One of my biggest pet peeves is hearing people say, “You need to think outside the box.”
What does that even mean? Does it mean that the “box” from which we derive our knowledge is completely worthless? Is everything we’ve learned to this point devoid of any value? Or is it just a catchphrase that makes the speaker of those seven little words sound innovative and smarter than the rest of us?
The first time I was treated to this enlightening wordage, I was a beginning teacher and was captive to one of the most boring presentations for which I’d ever sat. The phrase was uttered, over and over again, by a bespectacled university professor of education that was trying to promote the latest fad in teaching. Even though I was certain the old man couldn’t teach two rabbits how to copulate, he was considered one of the leading experts in his field and the convention had paid him big bucks to speak to us and motivate the attendees to go back to their schools and become better teachers, using his “outside the box” methodology. I remember thinking that if this guy came home with me and tried to use his teaching style on my group of freshmen kids, they would have him locked in the hog house we were building before the 50-minute class was over.

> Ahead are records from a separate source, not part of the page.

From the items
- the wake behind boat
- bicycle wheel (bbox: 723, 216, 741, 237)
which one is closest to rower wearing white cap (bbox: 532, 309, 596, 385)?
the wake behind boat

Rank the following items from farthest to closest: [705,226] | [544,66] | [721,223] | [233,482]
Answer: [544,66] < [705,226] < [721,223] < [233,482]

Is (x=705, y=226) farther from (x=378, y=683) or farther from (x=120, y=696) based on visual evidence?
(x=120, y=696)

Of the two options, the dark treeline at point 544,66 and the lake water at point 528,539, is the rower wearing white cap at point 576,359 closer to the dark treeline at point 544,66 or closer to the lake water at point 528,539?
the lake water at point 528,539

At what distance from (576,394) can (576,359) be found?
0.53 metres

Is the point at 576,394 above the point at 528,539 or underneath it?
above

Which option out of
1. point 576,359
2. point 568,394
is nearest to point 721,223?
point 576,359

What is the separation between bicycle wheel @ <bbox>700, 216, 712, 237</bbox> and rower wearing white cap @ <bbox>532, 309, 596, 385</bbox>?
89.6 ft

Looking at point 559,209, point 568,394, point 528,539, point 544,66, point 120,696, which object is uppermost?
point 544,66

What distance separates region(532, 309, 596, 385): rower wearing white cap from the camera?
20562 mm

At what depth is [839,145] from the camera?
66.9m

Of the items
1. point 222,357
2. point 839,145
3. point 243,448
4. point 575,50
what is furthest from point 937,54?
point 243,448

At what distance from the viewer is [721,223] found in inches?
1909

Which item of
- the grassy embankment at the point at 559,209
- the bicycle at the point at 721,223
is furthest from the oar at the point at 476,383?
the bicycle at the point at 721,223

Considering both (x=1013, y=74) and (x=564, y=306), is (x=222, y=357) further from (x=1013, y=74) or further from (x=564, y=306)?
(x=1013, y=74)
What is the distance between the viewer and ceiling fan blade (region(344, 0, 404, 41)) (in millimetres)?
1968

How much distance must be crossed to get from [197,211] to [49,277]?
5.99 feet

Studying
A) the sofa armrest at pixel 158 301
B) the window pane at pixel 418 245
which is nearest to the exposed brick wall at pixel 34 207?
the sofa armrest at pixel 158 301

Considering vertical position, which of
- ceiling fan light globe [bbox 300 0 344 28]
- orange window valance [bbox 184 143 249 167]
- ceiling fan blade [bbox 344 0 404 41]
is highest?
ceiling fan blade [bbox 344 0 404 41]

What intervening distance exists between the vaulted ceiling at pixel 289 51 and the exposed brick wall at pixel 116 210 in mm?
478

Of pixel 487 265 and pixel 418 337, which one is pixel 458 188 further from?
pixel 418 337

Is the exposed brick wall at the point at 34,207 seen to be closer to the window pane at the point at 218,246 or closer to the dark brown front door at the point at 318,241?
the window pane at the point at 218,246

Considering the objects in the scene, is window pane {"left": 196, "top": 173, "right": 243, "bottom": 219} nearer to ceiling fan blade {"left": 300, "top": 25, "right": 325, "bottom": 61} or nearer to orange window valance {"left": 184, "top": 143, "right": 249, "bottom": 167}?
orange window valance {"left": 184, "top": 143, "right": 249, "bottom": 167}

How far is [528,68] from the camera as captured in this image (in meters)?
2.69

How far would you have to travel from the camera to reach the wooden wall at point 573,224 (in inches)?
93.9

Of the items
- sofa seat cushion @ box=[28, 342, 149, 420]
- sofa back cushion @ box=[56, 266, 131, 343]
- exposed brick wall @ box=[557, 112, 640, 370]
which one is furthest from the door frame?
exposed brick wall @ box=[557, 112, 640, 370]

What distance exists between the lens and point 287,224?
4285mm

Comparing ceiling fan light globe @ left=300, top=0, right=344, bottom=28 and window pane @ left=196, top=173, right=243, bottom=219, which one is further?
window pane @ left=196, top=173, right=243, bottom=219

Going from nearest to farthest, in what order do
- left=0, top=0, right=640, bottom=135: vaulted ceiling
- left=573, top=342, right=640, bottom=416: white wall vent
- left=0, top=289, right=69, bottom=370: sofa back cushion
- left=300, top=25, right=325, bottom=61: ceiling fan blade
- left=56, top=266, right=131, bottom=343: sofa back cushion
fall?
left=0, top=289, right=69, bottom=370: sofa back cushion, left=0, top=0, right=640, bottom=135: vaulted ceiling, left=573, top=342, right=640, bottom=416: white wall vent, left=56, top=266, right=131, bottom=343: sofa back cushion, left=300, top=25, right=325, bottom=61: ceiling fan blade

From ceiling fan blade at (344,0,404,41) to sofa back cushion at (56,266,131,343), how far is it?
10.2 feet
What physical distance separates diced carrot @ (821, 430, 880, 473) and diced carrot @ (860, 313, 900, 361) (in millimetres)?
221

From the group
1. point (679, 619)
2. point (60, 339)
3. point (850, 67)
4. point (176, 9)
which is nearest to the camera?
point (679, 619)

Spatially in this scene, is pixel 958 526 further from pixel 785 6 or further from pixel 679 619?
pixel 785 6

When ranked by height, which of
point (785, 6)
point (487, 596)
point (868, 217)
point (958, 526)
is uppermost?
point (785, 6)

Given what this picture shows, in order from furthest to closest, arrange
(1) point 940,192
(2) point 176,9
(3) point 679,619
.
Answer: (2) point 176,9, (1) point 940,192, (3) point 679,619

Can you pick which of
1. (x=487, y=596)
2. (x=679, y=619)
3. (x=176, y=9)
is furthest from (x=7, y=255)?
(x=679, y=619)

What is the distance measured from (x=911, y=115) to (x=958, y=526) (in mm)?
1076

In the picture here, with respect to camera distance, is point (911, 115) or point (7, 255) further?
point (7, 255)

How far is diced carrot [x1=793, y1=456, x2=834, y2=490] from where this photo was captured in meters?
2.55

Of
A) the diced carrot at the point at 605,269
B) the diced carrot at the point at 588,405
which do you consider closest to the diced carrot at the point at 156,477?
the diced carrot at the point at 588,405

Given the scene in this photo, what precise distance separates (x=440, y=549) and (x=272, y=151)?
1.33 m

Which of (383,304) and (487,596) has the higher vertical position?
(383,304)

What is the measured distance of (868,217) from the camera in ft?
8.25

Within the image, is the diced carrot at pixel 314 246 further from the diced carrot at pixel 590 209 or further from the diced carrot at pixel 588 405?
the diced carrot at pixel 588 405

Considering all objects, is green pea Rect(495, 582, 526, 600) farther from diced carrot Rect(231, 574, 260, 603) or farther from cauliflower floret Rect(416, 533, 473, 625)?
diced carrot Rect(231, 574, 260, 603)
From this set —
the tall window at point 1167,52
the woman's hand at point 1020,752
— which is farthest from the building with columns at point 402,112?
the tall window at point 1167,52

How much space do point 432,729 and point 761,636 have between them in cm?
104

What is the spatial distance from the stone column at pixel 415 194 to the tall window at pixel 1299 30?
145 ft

Even now, I can hardly go to a farm meeting or convention where someone at some point in time will encourage us to, “think outside the box.” They will, invariably, preach to us about how the old ways of doing things on our farms will just not work anymore and will surely lead to our demise. Yet, when I’ve visited with more than a few of those speakers at the conclusion, and ask them how many acres they farm or how many cows they have, they have to admit that they don’t have any.
Consider this: I usually sell my spring-born calves sometime between the last of September and the last of December, depending upon the market. For many years, I’ve talked to the brightest and best of economists, professors, marketing specialists, and other producers to try and choose the optimum time to sell, in order to receive the most money. I take their advice, analyze it and pick a date to market my calves. I have never hit the highest market.
This year, I surveyed the same group of experts to try (since we are in the midst of extremely low prices right now) and find the date of the absolute lowest price for feeder cattle. After getting input from all of them to determine the date that prices would be at the lowest point, I set up my cowboys and trucking for delivery on that date. As one of the guys stated, when I told him what I was doing, “Have you gone completely crazy?”
Probably.
You guessed it…they missed that date, as well, and though I would have liked to have received more for them (I say that every year), I can’t complain considering the current state of the market.
If there is a moral to this story, it would be this: don’t be so concerned with thinking outside the box…. Just think.